• PROMPT: In the article on police corruption, what rank did Elmore Davies hold?

• DOCUMENT TEXT:
Source: Telegraph, The (UK)
Contact:  Sun, 27 Sep 1998
Author: Geoffrey Seed and Alasdair Palmer

THE SHAMEFUL TRUTH ABOUT POLICE CORRUPTION

Last week's jailing of a senior Merseyside officer demonstrated that not all
bent coppers work in London. In fact, according to confidential documents
seen by The Sunday Telegraph, they are everywhere - despite the police's
public denials. Geoffrey Seed and Alasdair Palmer report

'INFORMATION is money," Elmore Davies said. "And I am privy to a great deal
of information." As a detective chief inspector working on investigations
into drug dealing and smuggling, Davies undoubtedly had information that was
very valuable to criminals - and utterly devastating to his fellow
policemen. Davies was willing to sell whatever he knew. A promise of ?10,000
from a drug baron, Curtis Warren, was enough to secure the knowledge that
there was an undercover agent spying on Warren in his Dutch prison. It also
bought information that would enable Warren's minions to intimidate a
policeman whose evidence would be crucial to a trial Warren wanted aborted.
It included details on how to get to the officer's children. How many more
policemen like Davies are there? The judge who sentenced him evidently
believes the answer is "very few". He said Davies's offences were
"completely out of the normal line of cases of perverting justice and
corruption". The Association of Chief Police Officers (ACPO) has publicly
asserted the same. David Blakey, ACPO's president and Chief Constable of
Mercia, stated recently that: "The true level of corruption in the modern
police service is extremely low."

• DATASET:
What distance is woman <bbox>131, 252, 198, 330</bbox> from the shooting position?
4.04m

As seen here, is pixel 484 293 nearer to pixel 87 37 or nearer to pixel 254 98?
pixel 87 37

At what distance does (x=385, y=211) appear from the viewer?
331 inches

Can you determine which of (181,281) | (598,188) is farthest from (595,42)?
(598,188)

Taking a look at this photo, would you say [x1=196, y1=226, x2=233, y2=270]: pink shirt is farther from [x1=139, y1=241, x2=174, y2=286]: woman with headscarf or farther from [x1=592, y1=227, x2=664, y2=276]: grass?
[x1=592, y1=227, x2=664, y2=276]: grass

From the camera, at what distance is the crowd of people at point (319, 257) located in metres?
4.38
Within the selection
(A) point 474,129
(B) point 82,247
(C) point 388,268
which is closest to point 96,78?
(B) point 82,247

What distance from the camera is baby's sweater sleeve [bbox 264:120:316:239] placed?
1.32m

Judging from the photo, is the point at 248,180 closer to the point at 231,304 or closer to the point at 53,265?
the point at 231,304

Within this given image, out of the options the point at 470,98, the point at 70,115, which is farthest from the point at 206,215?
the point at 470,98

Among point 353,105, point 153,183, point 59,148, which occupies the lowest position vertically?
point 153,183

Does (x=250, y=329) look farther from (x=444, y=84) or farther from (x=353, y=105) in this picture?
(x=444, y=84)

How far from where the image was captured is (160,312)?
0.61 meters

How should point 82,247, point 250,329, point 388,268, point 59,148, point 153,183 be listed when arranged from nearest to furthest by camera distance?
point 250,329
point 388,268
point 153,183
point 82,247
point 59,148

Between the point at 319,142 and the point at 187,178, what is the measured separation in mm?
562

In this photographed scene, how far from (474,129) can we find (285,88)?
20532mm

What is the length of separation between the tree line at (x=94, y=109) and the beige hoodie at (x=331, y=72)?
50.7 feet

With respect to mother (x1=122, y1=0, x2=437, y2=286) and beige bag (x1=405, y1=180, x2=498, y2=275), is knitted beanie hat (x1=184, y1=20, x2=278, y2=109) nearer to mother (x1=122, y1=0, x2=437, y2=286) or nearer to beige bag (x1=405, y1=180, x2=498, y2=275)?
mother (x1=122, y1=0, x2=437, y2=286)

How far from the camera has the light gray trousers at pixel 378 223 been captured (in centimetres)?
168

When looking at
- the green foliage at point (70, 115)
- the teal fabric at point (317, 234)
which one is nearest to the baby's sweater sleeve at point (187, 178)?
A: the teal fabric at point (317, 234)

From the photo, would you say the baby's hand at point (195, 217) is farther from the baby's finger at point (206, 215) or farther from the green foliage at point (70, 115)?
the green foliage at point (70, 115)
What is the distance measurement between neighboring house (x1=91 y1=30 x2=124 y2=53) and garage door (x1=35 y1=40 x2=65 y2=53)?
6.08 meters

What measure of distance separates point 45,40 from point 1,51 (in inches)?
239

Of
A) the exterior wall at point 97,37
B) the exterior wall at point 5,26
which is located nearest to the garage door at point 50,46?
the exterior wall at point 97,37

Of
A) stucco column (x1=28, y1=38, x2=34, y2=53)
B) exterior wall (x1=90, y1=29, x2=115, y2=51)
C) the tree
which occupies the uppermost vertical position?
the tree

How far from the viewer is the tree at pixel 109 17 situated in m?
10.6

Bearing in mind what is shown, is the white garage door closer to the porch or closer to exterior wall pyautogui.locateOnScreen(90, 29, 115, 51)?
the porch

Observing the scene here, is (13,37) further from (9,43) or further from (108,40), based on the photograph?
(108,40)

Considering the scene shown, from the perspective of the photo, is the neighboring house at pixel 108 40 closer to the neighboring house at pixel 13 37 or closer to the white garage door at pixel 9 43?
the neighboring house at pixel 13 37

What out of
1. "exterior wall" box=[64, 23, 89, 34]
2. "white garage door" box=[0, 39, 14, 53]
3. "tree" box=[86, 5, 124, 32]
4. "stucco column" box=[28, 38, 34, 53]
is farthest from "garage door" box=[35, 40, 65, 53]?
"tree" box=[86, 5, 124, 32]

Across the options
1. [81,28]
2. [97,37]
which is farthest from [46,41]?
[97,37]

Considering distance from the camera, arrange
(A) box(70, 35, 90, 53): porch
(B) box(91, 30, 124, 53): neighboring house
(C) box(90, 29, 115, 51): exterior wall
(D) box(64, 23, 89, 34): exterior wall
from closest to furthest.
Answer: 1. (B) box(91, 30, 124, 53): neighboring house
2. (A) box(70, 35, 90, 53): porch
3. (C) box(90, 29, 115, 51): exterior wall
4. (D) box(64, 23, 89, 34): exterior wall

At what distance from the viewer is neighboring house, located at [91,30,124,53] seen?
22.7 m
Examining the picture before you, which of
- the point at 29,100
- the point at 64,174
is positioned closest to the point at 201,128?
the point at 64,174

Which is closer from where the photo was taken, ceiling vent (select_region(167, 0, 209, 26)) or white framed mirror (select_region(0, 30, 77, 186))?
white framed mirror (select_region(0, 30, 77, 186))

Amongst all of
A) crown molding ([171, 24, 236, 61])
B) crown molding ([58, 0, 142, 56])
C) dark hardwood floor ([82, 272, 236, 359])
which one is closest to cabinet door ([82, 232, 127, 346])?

• TASK ANSWER: Detective chief inspector.